◆ EXCERPT TO READ ◆
# Tile Generation Benchmarks for COGs with GDAL Environment Variables

## Explanation

In this notebook we demonstrate the importance of using GDAL ENV variables when working with rasterio to read data from Cloud-Optimized GeoTIFFs. [titiler-pgstac](https://github.com/stac-utils/titiler-pgstac/) creates image tiles using [rio-tiler](https://github.com/cogeotiff/rio-tiler) which uses [rasterio](https://github.com/rasterio/rasterio).

These GDAL variables are documented here https://developmentseed.org/titiler/advanced/performance_tuning/. Those comments are also in cog_tile_test.py.

We run 3 iterations of generating tiles from zoom 0 to 12 for tiling when GDAL environment variables are set and when they are unset and display the results.

## Setup

In [15]:
%load_ext autoreload
%autoreload
import json
import pandas as pd
from cog_tile_test import CogTileTest
import hvplot.pandas
import holoviews as hv
pd.options.plotting.backend = 'holoviews'

import sys; sys.path.append('..')

◆ RAW RECORDS ◆
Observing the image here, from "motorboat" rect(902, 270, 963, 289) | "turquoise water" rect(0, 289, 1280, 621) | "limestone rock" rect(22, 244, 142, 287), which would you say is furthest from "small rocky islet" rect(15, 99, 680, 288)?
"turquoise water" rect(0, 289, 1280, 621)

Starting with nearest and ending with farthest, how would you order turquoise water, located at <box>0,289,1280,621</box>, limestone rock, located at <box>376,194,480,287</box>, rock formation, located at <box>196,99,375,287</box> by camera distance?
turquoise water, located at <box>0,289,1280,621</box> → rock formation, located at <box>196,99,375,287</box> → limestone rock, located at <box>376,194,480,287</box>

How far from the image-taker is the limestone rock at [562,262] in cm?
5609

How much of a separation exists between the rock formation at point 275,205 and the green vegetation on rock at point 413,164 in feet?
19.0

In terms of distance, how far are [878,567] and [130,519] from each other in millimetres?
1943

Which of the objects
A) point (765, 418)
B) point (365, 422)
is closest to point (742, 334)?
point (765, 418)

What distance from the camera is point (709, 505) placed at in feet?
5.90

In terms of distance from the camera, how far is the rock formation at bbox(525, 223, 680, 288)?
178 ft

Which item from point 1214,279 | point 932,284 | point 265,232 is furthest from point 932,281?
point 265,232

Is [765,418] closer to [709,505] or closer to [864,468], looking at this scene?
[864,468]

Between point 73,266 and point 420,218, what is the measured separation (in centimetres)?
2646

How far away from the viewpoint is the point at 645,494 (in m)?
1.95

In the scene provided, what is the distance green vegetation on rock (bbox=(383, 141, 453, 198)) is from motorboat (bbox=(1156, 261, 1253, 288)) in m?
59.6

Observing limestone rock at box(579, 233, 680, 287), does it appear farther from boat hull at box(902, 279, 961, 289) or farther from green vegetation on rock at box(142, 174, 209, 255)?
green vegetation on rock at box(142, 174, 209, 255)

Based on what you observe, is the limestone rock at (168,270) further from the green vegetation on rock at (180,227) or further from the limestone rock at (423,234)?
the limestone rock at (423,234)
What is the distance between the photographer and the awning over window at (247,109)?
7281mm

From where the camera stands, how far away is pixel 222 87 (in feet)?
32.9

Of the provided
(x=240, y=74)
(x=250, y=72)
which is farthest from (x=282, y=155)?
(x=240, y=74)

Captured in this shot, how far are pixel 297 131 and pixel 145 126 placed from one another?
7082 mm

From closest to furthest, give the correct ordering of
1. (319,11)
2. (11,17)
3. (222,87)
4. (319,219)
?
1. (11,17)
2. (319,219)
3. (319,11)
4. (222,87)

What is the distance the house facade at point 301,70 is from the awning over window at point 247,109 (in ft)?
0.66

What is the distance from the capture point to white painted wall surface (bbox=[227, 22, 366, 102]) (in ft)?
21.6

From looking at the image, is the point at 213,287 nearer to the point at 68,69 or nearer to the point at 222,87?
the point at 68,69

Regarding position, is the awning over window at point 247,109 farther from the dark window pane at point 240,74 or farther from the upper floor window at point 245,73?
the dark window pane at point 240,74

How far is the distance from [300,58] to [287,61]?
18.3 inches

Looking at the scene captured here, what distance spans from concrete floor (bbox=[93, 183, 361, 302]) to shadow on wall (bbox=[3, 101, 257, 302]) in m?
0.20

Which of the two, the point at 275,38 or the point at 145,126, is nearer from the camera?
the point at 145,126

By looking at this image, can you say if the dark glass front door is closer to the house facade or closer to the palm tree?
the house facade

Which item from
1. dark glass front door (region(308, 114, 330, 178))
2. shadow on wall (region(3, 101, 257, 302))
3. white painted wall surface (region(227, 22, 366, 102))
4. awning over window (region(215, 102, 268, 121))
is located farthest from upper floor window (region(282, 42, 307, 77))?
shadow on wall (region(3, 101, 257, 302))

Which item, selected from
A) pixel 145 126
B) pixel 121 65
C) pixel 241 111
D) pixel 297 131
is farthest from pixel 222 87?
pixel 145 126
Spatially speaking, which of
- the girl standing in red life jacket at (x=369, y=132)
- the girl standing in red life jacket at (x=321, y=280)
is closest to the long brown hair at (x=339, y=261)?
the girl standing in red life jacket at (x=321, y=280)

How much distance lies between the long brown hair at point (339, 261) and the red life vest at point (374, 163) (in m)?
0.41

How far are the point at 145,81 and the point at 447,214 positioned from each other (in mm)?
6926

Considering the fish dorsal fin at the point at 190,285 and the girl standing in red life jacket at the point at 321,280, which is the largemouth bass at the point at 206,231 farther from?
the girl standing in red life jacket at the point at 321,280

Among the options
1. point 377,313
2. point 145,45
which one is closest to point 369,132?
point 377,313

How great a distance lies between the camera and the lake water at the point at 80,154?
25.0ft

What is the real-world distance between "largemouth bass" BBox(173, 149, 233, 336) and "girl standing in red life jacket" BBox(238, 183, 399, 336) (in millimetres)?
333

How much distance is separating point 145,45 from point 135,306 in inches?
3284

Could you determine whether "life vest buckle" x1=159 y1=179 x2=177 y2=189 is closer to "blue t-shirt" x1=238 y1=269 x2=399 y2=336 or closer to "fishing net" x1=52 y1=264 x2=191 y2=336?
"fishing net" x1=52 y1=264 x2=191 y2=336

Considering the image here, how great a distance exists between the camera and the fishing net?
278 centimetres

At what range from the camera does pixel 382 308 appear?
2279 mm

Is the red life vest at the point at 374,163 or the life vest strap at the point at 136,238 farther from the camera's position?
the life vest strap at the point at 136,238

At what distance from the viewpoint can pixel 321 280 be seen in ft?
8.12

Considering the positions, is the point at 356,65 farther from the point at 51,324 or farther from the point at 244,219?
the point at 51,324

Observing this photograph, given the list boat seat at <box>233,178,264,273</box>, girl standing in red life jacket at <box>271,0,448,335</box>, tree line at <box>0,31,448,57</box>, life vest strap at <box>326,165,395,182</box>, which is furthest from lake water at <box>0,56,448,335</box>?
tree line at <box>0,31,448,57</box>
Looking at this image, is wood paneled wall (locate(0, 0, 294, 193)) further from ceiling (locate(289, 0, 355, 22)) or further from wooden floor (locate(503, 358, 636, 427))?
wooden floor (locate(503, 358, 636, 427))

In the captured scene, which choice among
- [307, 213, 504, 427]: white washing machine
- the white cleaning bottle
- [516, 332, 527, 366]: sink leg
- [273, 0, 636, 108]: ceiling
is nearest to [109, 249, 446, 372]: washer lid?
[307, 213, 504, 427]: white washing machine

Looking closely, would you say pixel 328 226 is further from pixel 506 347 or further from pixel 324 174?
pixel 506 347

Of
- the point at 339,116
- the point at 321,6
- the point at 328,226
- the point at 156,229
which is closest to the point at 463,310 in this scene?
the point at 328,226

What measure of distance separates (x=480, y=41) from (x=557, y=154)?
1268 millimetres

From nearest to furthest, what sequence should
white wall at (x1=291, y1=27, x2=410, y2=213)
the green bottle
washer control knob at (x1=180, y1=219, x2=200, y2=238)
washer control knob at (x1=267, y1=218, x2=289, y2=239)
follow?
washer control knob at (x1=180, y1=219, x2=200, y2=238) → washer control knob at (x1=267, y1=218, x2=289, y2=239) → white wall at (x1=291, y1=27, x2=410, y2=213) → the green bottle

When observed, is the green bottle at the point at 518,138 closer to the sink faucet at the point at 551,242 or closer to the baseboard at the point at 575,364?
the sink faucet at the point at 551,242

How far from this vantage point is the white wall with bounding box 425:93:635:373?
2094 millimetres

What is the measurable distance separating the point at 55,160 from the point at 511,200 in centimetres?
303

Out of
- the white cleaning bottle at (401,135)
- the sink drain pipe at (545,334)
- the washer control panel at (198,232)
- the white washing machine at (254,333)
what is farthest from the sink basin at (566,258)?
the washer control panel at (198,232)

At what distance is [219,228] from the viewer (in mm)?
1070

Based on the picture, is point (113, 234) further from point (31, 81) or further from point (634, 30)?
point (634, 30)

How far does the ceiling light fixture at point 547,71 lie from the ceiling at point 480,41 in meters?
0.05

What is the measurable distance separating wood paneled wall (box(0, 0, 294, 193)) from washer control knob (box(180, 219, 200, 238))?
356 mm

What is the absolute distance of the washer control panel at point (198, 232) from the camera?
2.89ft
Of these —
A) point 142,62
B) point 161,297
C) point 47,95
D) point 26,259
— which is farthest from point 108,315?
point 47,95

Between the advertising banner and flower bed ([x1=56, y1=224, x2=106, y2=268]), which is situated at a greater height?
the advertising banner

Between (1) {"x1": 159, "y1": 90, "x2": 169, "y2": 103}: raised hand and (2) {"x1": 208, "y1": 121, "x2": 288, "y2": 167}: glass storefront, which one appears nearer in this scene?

◆ OBJECTIVE 1 ◆
In the tile-generation benchmark notebook, shorten the paragraph that begins "In this notebook we demonstrate" into a short list that keeps its main facts.
◆ OBJECTIVE 2 ◆
Continue the tile-generation benchmark notebook from its last line.

◆ EXERCISE ANSWER 1 ◆
- Purpose: show why GDAL environment variables matter when rasterio reads data from Cloud-Optimized GeoTIFFs.
- titiler-pgstac builds image tiles with rio-tiler.
- rio-tiler uses rasterio.

◆ EXERCISE ANSWER 2 ◆
import helpers.eodc_hub_role as eodc_hub_role
import helpers.dataframe as dataframe_helpers
import warnings
warnings.filterwarnings('ignore')

The autoreload extension is already loaded. To reload it, use:
  %reload_ext autoreload


In [2]:
credentials = eodc_hub_role.fetch_and_set_credentials()

In [3]:
# Run 3 iterations of each setting
iterations = 5
zooms = range(6)
dataset_id, dataset = list(json.loads(open('../01-generate-datasets/cmip6-pgstac/cog-datasets.json').read()).items())[0]

In [4]:
dataset

{'example_query': {'collections': ['CMIP6_daily_GISS-E2-1-G_tas'],
  'filter': {'op': 't_intersects',
   'args': [{'property': 'datetime'}, {'interval': ['1950-04-01T00:00:00Z']}]},
  'filter-lang': 'cql2-json'}}

## Run tests

In [9]:
shared_args = {
    'dataset_id': dataset_id,
    'lat_extent': [-59, 89],
    'lon_extent': [-179, 179],
    'extra_args': {
        'query': dataset['example_query'],
        'credentials': credentials
    }
}

In [6]:
# Create a test with gdal vars unset
shared_args['extra_args']['set_gdal_vars'] = False
cog_tile_test_unset = CogTileTest(**shared_args)

Caught exception: An error occurred (InvalidPermission.Duplicate) when calling the AuthorizeSecurityGroupIngress operation: the specified rule "peer: 34.214.6.100/32, TCP, from port: 5432, to port: 5432, ALLOW" already exists
Connected to database


In [7]:
for zoom in zooms:
    cog_tile_test_unset.run_batch({'zoom': zoom}, batch_size=iterations)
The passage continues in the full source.